You can see this mindset at work among some of the advocates of safeguarding reforms, who seem to think that mandatory reporting and independent safeguarding will solve all the problems of the present system. But mandatory reporting will do no one any good if the police to whom a report is made don’t act; independent safeguarding authorities may fail to understand the real lines of authority and command inside a church. We all know that believers can make terrible mistakes; it doesn’t follow that unbelievers are noticeably wiser.


WHEN Matthew Parris (whom God preserve) announces in his Times column that the Justice Secretary, Shabana Mahmood, is admirable because she admits that her Muslim beliefs lead her to vote against the Leadbeater Bill, he does so on the grounds that “Not being a Muslim, I am therefore enabled to disregard her views. More often, religiously motivated opponents cite practical objections, often contrived, without disclosing a religious root of their concern.”

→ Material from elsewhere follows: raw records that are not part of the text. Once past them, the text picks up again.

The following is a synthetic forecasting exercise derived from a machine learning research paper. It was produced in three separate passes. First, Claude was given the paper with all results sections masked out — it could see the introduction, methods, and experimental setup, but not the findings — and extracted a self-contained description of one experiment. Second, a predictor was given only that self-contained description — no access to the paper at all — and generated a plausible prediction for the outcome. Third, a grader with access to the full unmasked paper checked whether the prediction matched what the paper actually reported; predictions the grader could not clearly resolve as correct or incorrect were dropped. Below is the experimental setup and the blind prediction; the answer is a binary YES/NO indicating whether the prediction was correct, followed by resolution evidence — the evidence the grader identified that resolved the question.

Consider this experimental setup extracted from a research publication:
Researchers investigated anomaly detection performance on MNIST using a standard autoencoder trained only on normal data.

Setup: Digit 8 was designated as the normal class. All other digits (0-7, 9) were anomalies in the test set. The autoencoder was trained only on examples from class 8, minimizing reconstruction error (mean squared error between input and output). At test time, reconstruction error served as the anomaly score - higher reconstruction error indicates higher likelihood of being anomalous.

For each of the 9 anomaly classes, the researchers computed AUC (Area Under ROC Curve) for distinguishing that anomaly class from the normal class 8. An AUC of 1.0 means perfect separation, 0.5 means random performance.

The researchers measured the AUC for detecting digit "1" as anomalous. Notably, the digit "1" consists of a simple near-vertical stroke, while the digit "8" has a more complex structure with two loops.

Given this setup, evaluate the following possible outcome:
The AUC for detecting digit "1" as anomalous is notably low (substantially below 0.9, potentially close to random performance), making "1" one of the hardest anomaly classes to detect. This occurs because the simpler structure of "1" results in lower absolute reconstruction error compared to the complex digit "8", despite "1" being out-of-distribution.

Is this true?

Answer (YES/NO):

But, if you follow his argument to its conclusion, no one who disagrees with Mr Parris theologically need be taken seriously on any subject. It is enough to ask where an argument comes from to discard it without further consideration. There is quite enough of that in politics already, and the more there is, the worse our politics will get.


THE other religious story concerned a footballers’ uniform: as part of a Stonewall campaign, the captains of Premier League teams were invited to wear rainbow armbands last weekend. Marc Guéhi, of Crystal Palace, wrote “I love Jesus” on his, and is now to be “formally reminded” of the regulations by the Football Association. The Muslim captain of Ipswich, Sam Morsy, refused to wear the rainbow armband at all, which elegantly dodged the question. Religious messages are banned on football jerseys, you see, whereas advertisements for gambling are, for most teams, compulsory.